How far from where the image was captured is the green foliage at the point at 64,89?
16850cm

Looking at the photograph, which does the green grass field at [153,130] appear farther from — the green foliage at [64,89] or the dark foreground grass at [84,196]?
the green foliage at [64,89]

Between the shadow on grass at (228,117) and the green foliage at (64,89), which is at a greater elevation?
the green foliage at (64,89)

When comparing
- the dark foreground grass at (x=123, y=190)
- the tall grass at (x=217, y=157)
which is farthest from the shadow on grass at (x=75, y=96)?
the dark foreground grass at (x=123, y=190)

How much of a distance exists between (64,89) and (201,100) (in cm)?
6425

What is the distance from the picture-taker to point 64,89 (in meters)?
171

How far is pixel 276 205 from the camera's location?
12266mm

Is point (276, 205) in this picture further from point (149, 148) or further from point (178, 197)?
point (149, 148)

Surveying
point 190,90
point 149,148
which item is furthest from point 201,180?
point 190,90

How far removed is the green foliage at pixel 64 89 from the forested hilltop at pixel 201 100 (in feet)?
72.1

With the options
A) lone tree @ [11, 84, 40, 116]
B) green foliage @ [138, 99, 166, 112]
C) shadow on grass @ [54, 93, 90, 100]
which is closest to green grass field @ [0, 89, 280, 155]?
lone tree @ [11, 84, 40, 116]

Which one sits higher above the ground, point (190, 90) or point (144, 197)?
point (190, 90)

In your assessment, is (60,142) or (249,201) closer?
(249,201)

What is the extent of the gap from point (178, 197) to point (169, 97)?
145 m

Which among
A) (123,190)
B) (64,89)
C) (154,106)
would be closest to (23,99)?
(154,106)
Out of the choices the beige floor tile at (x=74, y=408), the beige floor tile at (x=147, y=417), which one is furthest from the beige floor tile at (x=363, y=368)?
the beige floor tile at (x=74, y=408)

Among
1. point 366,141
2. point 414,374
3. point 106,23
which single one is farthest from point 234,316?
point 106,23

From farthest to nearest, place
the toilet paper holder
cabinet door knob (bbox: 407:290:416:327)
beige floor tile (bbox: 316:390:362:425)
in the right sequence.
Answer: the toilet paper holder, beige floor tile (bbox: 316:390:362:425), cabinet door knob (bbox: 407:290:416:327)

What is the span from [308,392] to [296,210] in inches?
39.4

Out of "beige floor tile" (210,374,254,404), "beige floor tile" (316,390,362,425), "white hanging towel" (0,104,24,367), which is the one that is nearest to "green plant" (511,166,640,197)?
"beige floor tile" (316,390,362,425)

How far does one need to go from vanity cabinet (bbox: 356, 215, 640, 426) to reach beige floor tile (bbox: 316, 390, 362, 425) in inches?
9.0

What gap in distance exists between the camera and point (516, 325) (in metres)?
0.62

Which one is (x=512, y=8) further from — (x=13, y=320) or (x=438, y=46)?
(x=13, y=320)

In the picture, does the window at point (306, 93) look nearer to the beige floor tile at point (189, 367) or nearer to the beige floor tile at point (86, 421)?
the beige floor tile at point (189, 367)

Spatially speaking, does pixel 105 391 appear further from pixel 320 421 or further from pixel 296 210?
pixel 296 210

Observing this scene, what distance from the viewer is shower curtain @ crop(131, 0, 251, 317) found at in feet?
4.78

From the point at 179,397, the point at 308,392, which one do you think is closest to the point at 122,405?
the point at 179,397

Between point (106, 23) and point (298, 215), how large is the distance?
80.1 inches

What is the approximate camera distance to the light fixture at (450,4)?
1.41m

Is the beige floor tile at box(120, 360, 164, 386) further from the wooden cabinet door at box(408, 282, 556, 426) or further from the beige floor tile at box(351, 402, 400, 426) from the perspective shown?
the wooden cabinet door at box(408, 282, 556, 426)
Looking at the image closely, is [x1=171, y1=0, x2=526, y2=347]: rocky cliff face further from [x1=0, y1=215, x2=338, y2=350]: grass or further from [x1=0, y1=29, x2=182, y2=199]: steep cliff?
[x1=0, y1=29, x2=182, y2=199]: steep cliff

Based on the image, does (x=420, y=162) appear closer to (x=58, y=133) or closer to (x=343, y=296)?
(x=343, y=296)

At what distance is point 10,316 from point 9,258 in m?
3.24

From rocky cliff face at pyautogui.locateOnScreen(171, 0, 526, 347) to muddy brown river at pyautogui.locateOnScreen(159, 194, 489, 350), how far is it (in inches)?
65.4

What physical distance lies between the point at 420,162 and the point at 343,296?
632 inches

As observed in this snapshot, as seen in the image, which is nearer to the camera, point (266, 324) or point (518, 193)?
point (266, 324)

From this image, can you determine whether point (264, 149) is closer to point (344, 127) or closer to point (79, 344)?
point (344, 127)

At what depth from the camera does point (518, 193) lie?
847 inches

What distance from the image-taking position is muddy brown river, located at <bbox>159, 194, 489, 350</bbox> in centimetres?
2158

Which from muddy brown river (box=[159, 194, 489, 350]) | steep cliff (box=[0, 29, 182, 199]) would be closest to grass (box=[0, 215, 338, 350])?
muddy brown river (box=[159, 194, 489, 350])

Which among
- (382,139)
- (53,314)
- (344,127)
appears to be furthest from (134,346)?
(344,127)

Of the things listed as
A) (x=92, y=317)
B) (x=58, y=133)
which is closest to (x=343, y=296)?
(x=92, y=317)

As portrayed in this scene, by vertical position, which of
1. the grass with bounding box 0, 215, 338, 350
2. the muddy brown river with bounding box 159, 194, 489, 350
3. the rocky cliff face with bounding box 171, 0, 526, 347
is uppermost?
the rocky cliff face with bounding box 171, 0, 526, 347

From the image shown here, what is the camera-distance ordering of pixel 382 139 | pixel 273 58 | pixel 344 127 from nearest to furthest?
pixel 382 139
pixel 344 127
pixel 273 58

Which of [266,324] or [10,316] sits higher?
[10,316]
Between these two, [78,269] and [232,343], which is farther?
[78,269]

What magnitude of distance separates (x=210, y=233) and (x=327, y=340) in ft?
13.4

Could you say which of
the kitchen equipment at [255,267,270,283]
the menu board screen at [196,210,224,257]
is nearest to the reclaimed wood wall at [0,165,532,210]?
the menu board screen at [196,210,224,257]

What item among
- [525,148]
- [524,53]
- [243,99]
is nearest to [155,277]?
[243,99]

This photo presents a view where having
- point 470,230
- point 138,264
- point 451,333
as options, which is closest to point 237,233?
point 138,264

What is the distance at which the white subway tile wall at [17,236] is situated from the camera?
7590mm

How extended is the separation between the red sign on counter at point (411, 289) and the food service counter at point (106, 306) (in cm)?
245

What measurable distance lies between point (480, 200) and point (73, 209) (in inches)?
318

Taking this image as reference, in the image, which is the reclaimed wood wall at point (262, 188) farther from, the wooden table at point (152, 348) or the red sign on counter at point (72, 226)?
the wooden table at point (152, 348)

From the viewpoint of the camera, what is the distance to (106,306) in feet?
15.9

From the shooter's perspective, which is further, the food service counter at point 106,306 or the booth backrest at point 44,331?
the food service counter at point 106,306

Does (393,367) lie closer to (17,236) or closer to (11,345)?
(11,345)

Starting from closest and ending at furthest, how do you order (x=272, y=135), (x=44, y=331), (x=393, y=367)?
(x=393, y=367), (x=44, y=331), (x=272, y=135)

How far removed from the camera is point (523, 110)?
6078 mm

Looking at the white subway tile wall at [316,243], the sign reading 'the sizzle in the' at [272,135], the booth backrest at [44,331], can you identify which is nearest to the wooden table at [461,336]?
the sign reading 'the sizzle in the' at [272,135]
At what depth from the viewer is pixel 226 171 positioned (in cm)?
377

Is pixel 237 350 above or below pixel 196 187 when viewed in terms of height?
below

————————

Copy exactly, and only, the lines from the one containing "What measurable distance" through the last line of the listing.

What measurable distance lies between point (480, 200) and point (73, 209) (in inches)?
318

Taking this image as reference, in the image, which is the reclaimed wood wall at point (262, 188) farther from, the wooden table at point (152, 348) or the red sign on counter at point (72, 226)?
the wooden table at point (152, 348)

From the viewpoint of the camera, what is the distance to (106,306) in feet?
15.9

From the shooter's perspective, which is further, the food service counter at point 106,306 or the booth backrest at point 44,331?
the food service counter at point 106,306

Does (393,367) lie closer to (17,236) or closer to (11,345)?
(11,345)

Starting from closest and ending at furthest, how do you order (x=272, y=135), (x=44, y=331), (x=393, y=367)?
(x=393, y=367), (x=44, y=331), (x=272, y=135)

How far removed from the camera is point (523, 110)?
6078 mm

Looking at the white subway tile wall at [316,243], the sign reading 'the sizzle in the' at [272,135], the booth backrest at [44,331], can you identify which is nearest to the wooden table at [461,336]?
the sign reading 'the sizzle in the' at [272,135]
At what depth from the viewer is pixel 226 171 positioned (in cm)?
377

Is pixel 237 350 above or below pixel 196 187 when viewed in terms of height?
below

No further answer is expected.